### Exercise prompt
Retype the listing below without changes, starting at the line that contains "With reference to" (include that line) and going through the end of the listing. Leave the pictures out of your answer.

——————————

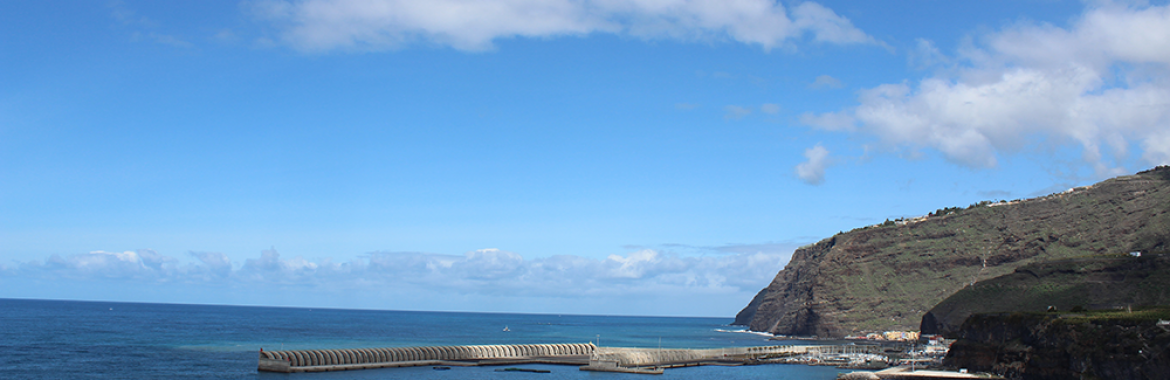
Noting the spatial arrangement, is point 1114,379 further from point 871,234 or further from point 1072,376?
point 871,234

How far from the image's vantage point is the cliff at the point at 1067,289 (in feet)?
375

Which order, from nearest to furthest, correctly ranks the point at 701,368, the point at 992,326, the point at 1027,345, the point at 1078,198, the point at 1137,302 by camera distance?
the point at 1027,345 < the point at 992,326 < the point at 701,368 < the point at 1137,302 < the point at 1078,198

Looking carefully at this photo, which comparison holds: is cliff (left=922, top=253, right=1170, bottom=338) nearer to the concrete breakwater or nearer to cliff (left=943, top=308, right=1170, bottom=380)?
cliff (left=943, top=308, right=1170, bottom=380)

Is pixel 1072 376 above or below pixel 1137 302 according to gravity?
below

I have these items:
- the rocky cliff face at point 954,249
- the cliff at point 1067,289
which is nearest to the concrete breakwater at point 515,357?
the cliff at point 1067,289

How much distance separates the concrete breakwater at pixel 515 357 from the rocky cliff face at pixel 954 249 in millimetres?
64341

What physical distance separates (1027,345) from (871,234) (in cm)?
12432

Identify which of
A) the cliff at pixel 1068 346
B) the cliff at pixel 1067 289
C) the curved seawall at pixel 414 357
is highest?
the cliff at pixel 1067 289

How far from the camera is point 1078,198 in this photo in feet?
592

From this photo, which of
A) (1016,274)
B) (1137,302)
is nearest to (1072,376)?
(1137,302)

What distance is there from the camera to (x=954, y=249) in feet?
583

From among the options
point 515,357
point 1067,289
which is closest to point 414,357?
point 515,357

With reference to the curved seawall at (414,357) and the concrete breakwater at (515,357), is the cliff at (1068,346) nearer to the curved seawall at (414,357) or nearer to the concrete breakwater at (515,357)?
the concrete breakwater at (515,357)

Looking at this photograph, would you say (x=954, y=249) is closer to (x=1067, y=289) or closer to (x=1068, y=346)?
(x=1067, y=289)
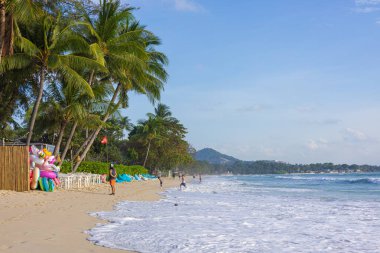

——————————

### Result of the exercise
With reference to the curved seawall at (414,357) and the concrete breakwater at (515,357), is the cliff at (1068,346) nearer to the curved seawall at (414,357) or nearer to the concrete breakwater at (515,357)?
the concrete breakwater at (515,357)

Looking at this photograph, would you say (x=954, y=249) is closer to (x=1067, y=289) or closer to (x=1068, y=346)?
(x=1067, y=289)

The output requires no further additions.